The Dean of Graduate Students at Fred’s University has sponsored a contest for graduate students because what they all need is more competition. This festive event will further pit graduate students against each other in the name of fun and relaxation.

Since graduate students are famous for their obscure costumes that require more time to explain than it takes to down a beer at a kegger, this contest gives students the time and space to expound at length on their outfits.

Noting that graduate students tend to ruminate on their Halloween costumes for months in advance, even if they do not end up going to any Halloween parties come the day, the Dean is providing ample time for students to submit their essays to the contest.  

Submissions should be at least three pages long, with appropriate footnotes (Chicago Style, please). Supporting materials can be submitted as PDFs to the portal. This year we are also accepting PowerPoint presentations of your costume if some clip art will help your cause.

NB You will need an entirely new set of passwords to the Fred’s University system for this contest, and your special Halloween Competition login will require in-person authentication, ideally in costume. There is a one-time $35 charge to register for the contest that you will also have to pay next year.

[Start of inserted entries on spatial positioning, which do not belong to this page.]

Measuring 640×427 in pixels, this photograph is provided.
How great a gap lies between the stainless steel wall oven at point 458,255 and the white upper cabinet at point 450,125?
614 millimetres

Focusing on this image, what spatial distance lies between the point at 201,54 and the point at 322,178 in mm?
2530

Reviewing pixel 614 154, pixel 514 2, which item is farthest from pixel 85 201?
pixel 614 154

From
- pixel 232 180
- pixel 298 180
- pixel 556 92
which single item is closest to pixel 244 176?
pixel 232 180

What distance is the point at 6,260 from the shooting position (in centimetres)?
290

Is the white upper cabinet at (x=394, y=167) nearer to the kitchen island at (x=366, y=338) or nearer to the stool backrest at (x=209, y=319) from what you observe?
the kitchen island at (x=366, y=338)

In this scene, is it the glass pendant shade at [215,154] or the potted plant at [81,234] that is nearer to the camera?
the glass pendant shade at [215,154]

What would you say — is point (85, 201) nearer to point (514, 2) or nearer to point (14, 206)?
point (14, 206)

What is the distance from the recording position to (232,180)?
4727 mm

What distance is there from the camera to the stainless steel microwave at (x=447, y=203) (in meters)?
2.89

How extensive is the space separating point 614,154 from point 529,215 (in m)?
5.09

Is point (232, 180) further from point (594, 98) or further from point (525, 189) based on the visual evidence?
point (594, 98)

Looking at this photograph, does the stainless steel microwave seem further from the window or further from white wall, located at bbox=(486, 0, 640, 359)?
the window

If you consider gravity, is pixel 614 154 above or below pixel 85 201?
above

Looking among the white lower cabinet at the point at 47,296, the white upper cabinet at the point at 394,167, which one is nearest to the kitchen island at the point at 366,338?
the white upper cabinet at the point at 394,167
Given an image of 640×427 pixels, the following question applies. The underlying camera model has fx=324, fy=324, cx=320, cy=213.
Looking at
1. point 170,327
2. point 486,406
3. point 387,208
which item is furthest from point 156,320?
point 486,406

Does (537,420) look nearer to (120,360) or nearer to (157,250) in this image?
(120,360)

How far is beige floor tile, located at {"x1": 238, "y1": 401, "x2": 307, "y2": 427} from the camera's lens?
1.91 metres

Prizes of $10 each will be given in the following traditional categories of graduate student Halloween costumes:

Character who only appears in the Director’s Cut of a movie
Character who only appears in the unproduced pilot of a TV show
Character in an unpublished early manuscript of an otherwise well-known writer
People mentioned in the 10-volume collection of an author’s letters
Artist’s model who appears in many famous paintings but whose name is unknown

Please be aware that we are no longer accepting submissions in the following student-generated categories:

Cancer-causing chemical developed at Fred’s University which is in many common foods
Black scholar whose ground-breaking research was unfairly discredited by a white colleague at Fred’s University who then took his job and stole his work
Graduate student who made the hugely profitable scientific breakthrough credited to their professor
Graduate student labor union rep
Graduate student labor union picket line water-carrier
Volunteer lawyer working to help graduate students get their jobs back after they were illegally fired for union activity
Anyone mentioned in Paulo Freire’s  Pedagogy of the Oppressed
Welfare case worker providing benefits for graduate students living below the poverty line
Free therapist provided by Fred’s University for suicidal students whose services, it turns out, are not covered after all

Special consideration will be given to costumes that are extremely uncomfortable, unflattering and/or cost more than a graduate student makes in a month.

As per our position paper posted on the portal (a different portal, yes you have to sign up for this separately), the Graduate School is fine with costumes that are offensive to snowflakes who are obsessed with microaggressions. Just no dressing up as the Dean of Graduate Students in her 1985 yearbook: it was a different time!